**Elenco dei compiti**:
a – Stabilisci se ciascuna delle affermazioni seguenti concorda con l'estratto fornito, rispondendo sì o no e citando alla lettera le parole decisive: (i) il prof. Rossi ha aperto la sei giorni di confronto; (ii) secondo il prof. Rossi, i problemi si risolvono respingendo i barconi; (iii) il Mezzogiorno è definito una zona di libero scambio.
b – Riassumi in due frasi l'estratto fornito.
c – Riporta dall'estratto fornito il passo esatto che va da "Il prof. Aldo" a "immigrazioni di massa.".

**Estratto fornito**:
━━━━━━━━━━━━━━━━━━━━

Il prof. Aldo Loris Rossi è stato il primo a dare avvio alla sei giorni di confronto e discussione. La necessità di una nuova prospettiva euro-mediterranea è stato l’argomento trattato. La nuova prospettiva dovrebbe essere in grado di promuovere il ruolo geo-economico-politico dell’Italia come collegamento tra la megalopoli europea e quella mediterranea. Secondo il prof. Rossi, il Mezzogiorno, baricentro del mediterraneo e zona di libero scambio, ha il dovere storico di scegliere una nuova prospettiva, dialogando innanzitutto con le coste vicine, perché i problemi non si risolvono respingendo i barconi dei diseredati. Lo sfruttamento delle risorse naturali ed energetiche da parte dei grandi paesi, che hanno depauperato i paesi sottosviluppati, provocherà ingenti immigrazioni di massa.

━━━━━━━━━━━━━━━━━━━━

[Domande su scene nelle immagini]
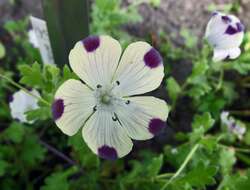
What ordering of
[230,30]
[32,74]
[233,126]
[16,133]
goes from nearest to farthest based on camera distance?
[32,74] < [230,30] < [16,133] < [233,126]

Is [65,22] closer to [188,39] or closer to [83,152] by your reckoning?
[83,152]

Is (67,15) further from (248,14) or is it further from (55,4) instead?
(248,14)

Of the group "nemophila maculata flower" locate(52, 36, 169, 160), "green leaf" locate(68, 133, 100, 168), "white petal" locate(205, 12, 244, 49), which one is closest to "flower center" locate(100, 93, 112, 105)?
"nemophila maculata flower" locate(52, 36, 169, 160)

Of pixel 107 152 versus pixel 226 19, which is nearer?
pixel 107 152

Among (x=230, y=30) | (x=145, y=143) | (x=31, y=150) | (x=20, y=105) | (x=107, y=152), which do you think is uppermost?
(x=230, y=30)

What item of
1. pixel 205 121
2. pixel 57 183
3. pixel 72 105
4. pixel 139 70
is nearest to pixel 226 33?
pixel 205 121

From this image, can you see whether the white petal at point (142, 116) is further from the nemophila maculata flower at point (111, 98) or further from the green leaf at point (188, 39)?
the green leaf at point (188, 39)

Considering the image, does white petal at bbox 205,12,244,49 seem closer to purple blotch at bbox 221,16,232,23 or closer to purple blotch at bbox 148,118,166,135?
purple blotch at bbox 221,16,232,23
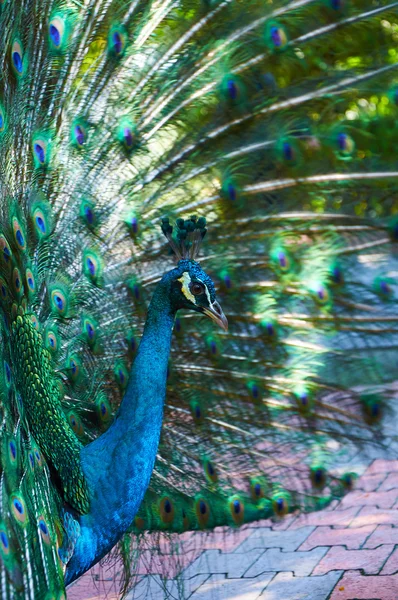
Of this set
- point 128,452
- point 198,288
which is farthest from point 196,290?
point 128,452

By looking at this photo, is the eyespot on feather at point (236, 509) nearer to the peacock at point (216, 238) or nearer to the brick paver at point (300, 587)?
the peacock at point (216, 238)

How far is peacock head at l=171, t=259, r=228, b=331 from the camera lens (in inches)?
84.1

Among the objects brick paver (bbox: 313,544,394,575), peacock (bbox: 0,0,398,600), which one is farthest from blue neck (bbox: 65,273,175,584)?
brick paver (bbox: 313,544,394,575)

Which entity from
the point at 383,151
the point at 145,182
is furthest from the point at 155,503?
the point at 383,151

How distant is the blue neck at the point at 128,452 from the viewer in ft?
6.92

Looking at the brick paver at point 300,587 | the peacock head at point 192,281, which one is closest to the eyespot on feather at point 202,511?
the brick paver at point 300,587

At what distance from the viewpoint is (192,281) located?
2145mm

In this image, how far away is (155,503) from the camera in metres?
2.62

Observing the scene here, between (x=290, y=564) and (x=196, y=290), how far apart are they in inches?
56.8

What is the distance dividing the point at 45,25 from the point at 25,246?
61 centimetres

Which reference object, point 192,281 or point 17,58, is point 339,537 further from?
point 17,58

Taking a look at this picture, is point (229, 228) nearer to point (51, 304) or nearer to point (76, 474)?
point (51, 304)

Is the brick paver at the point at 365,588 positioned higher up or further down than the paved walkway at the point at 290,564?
further down

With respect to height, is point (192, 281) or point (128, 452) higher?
point (192, 281)
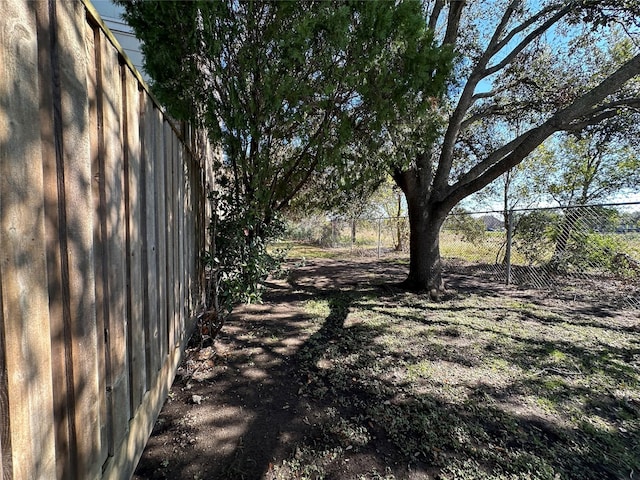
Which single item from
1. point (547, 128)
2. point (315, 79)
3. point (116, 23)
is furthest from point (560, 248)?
point (116, 23)

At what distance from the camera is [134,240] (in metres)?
1.38

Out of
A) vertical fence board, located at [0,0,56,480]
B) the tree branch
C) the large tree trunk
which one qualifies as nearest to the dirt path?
vertical fence board, located at [0,0,56,480]

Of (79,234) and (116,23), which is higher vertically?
(116,23)

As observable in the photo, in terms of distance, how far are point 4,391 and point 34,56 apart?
83 centimetres

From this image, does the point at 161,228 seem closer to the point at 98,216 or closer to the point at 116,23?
the point at 98,216

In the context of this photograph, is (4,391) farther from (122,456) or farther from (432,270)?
(432,270)

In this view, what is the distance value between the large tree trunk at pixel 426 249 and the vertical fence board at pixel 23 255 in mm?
5051

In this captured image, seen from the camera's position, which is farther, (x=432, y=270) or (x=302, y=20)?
(x=432, y=270)

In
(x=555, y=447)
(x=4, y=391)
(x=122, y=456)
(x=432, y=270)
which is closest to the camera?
(x=4, y=391)

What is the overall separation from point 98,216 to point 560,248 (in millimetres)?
7306

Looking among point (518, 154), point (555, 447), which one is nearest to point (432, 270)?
point (518, 154)

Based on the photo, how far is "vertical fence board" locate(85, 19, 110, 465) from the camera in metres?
1.03

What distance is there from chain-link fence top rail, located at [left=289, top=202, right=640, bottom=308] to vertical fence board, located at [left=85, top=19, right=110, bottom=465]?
156 inches

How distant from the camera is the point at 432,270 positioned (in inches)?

━━━━━━━━━━━━━━━━━━━━

**Risposte finali**:
a –
(i) Sì: «è stato il primo a dare avvio alla sei giorni di confronto e discussione».
(ii) No: «i problemi non si risolvono respingendo i barconi dei diseredati».
(iii) Sì: «baricentro del mediterraneo e zona di libero scambio».

b – Il prof. Aldo Loris Rossi ha aperto la sei giorni di confronto parlando della necessità di una nuova prospettiva euro-mediterranea, capace di promuovere il ruolo dell'Italia come collegamento tra la megalopoli europea e quella mediterranea. Secondo lui il Mezzogiorno ha il dovere storico di scegliere questa prospettiva dialogando con le coste vicine, mentre lo sfruttamento delle risorse dei paesi sottosviluppati da parte dei grandi paesi provocherà ingenti immigrazioni di massa.

c –
Il prof. Aldo Loris Rossi è stato il primo a dare avvio alla sei giorni di confronto e discussione. La necessità di una nuova prospettiva euro-mediterranea è stato l’argomento trattato. La nuova prospettiva dovrebbe essere in grado di promuovere il ruolo geo-economico-politico dell’Italia come collegamento tra la megalopoli europea e quella mediterranea. Secondo il prof. Rossi, il Mezzogiorno, baricentro del mediterraneo e zona di libero scambio, ha il dovere storico di scegliere una nuova prospettiva, dialogando innanzitutto con le coste vicine, perché i problemi non si risolvono respingendo i barconi dei diseredati. Lo sfruttamento delle risorse naturali ed energetiche da parte dei grandi paesi, che hanno depauperato i paesi sottosviluppati, provocherà ingenti immigrazioni di massa.